### WHAT IS BEING ASKED
Reproduce the LDP synchronization post from "CCIE SPv4 - MPLS" to "L3 or L2 VPN.", renaming "OSPF" as "IS-IS".

Sunday, November 20, 2016

CCIE SPv4 - MPLS - LDP Synchronization

Software versions:
IOS XE 15.5
IOS XR 5.3

The topology for this demo:
In modern networks today, circa 2016, IGP converges pretty quickly in comparison to yesteryear. Simply meaning that if you have and IGP that can re-route around issues or converge faster than say, LDP, can converge, that mean you could have forwarding issues. Case in point, if you have OSPF running, which we do, which can converge quickly, may converge faster than LDP can and begin forwarding traffic via IP and not LDP. That can break an L3 or L2 VPN. 

To remedy this potential issue, MPLS LDP synchronization is used to prevent that form happening. What basically happens, when enabled, is IGP and LDP work in tandem, IGP will check with LDP to see if it's converged, if it is, then label forwarding is on. If there not in sync, not converged, then LDP will signal IGP to advertise a max-metric on that particular link so that IGP will be forced to route around it.  The only issue we can run into with this, and it's the reason why we want it enabled is that IGP may be required on a link that LDP would use to form an LSP over. Chicken before the egg, cart before the horse, pants before your underwear, LDP simply can't work without IGP already running.

### PROVIDED MATERIAL
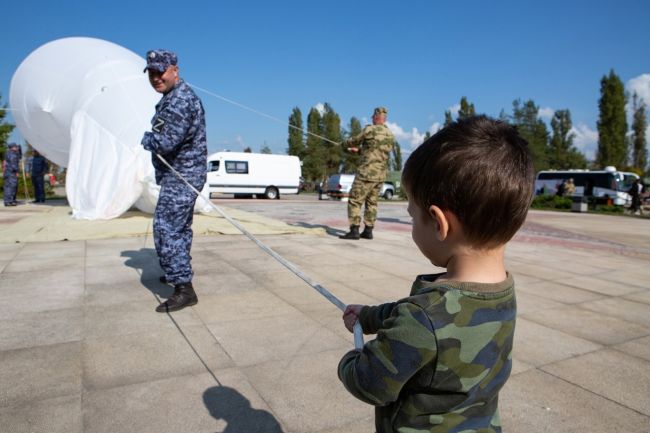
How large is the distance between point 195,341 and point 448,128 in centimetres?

### REPLY TO THE TASK
CCIE SPv4 - MPLS - LDP Synchronization

Software versions:
IOS XE 15.5
IOS XR 5.3

The topology for this demo:
In modern networks today, circa 2016, IGP converges pretty quickly in comparison to yesteryear. Simply meaning that if you have and IGP that can re-route around issues or converge faster than say, LDP, can converge, that mean you could have forwarding issues. Case in point, if you have IS-IS running, which we do, which can converge quickly, may converge faster than LDP can and begin forwarding traffic via IP and not LDP. That can break an L3 or L2 VPN.